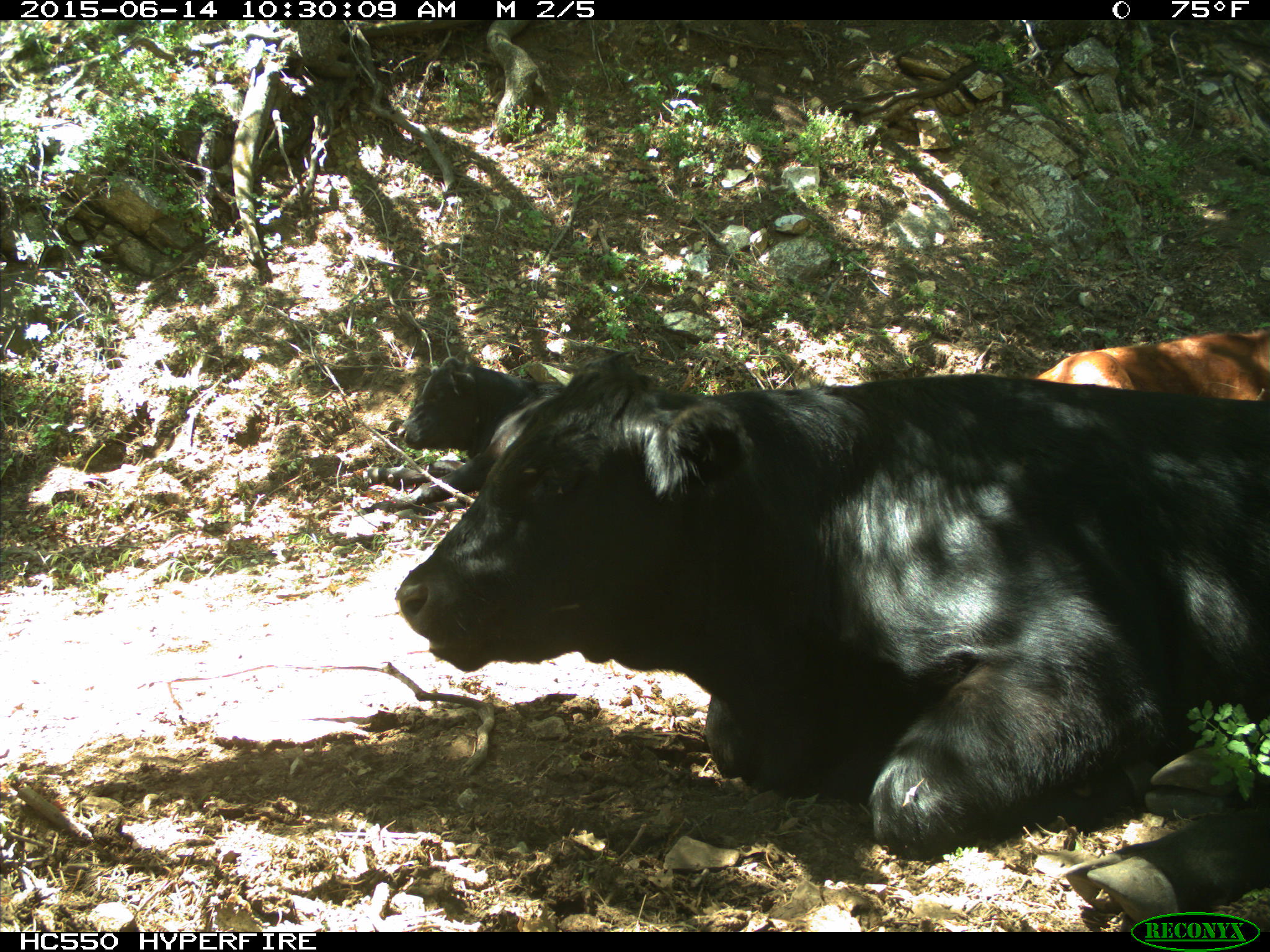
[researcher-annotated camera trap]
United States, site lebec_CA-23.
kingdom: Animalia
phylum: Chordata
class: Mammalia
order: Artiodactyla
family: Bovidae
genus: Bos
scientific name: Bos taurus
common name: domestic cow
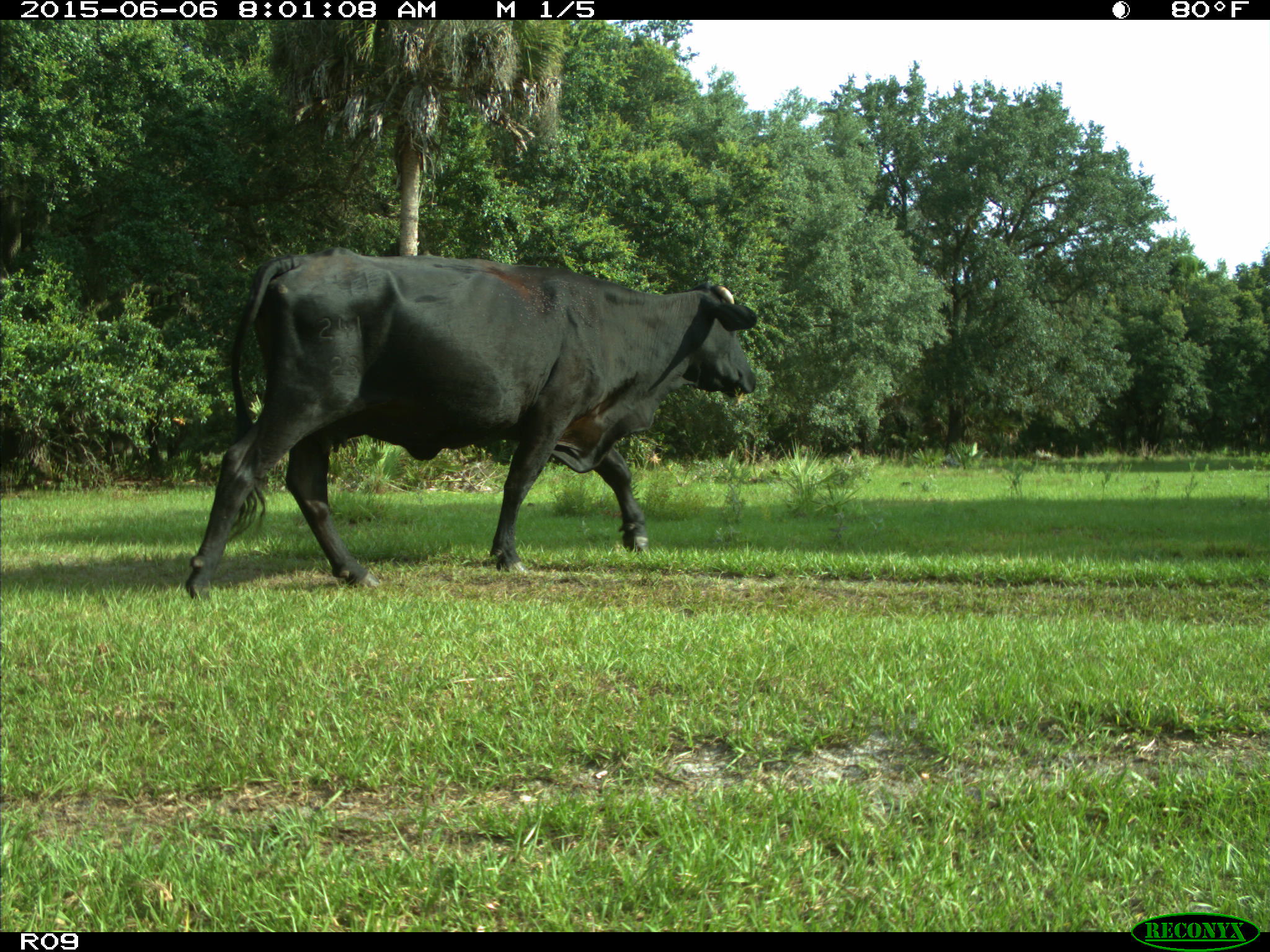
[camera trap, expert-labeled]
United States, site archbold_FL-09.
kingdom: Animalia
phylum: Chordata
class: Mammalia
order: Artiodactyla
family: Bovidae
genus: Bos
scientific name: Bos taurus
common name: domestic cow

[WORK TO BE COMPLETED]:
Pull each line containing "States" from the records.

[RESULT]:
United States, site lebec_CA-23.
United States, site archbold_FL-09.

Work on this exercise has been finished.